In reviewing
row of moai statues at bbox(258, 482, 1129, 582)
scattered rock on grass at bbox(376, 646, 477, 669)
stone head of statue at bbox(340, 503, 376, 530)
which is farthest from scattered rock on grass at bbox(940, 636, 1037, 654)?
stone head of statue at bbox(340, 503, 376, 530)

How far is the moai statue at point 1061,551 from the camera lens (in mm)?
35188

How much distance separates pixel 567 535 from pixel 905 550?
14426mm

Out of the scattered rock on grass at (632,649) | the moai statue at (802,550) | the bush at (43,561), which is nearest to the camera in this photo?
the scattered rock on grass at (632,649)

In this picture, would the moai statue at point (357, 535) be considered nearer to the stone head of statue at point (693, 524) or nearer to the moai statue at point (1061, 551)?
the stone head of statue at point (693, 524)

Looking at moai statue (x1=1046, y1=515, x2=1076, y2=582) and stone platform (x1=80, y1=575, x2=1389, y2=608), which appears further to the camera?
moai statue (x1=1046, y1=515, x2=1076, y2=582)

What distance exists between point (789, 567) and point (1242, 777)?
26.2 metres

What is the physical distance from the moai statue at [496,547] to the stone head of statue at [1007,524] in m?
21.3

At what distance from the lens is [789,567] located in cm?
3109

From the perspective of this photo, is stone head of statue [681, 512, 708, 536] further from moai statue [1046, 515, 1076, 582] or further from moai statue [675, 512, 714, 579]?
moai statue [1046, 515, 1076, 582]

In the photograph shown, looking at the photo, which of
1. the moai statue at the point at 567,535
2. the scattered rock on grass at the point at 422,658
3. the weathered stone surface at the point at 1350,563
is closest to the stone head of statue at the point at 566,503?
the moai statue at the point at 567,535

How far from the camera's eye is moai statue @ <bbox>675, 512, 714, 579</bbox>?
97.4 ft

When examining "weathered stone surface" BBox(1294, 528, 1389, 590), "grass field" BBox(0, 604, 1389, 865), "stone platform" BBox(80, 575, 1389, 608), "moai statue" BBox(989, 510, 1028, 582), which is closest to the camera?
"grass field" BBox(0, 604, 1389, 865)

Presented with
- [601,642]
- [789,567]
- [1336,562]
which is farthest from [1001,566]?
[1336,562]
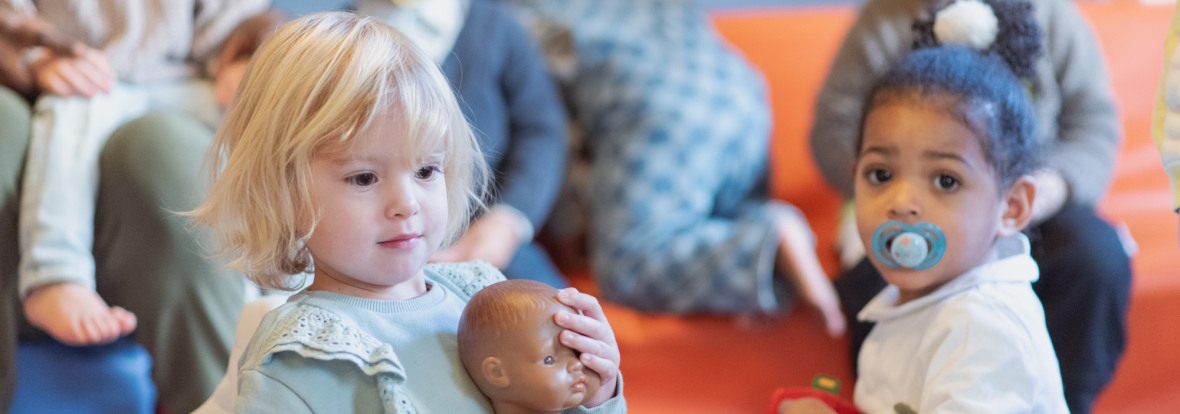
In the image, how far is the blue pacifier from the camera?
1.03 m

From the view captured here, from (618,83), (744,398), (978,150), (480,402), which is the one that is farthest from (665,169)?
(480,402)

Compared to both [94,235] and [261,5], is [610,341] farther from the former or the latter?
[261,5]

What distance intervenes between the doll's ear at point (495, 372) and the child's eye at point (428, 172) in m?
0.16

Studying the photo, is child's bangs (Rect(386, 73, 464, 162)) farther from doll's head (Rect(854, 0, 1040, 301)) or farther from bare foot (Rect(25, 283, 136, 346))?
bare foot (Rect(25, 283, 136, 346))

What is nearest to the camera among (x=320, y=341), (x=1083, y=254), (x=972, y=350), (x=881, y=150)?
(x=320, y=341)

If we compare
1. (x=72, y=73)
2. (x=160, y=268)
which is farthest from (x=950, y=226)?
(x=72, y=73)

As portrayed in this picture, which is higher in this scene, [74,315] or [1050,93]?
[1050,93]

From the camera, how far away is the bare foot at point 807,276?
157 centimetres

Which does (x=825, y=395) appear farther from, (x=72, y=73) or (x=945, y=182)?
(x=72, y=73)

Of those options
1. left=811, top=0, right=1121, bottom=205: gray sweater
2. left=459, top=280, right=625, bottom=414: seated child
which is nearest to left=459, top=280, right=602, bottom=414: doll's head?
left=459, top=280, right=625, bottom=414: seated child

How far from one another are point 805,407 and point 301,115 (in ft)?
1.87

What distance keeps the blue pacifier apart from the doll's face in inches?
13.1

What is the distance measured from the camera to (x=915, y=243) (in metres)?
1.03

....................

▸ Stated goal: Put the data above, from the line containing "Of those options" through the last line of the data, into a Markdown table with the columns Row and Text. Number each line in Row and skip blank lines.

▸ Solved exercise:
| Row | Text |
|---|---|
| 1 | Of those options |
| 2 | 1. left=811, top=0, right=1121, bottom=205: gray sweater |
| 3 | 2. left=459, top=280, right=625, bottom=414: seated child |
| 4 | which is nearest to left=459, top=280, right=602, bottom=414: doll's head? |
| 5 | left=459, top=280, right=625, bottom=414: seated child |
| 6 | How far from one another are point 805,407 and point 301,115 (in ft)? |
| 7 | 1.87 |
| 8 | What distance keeps the blue pacifier apart from the doll's face in inches? |
| 9 | 13.1 |
| 10 | What is the distance measured from the camera to (x=915, y=243) (in metres)? |
| 11 | 1.03 |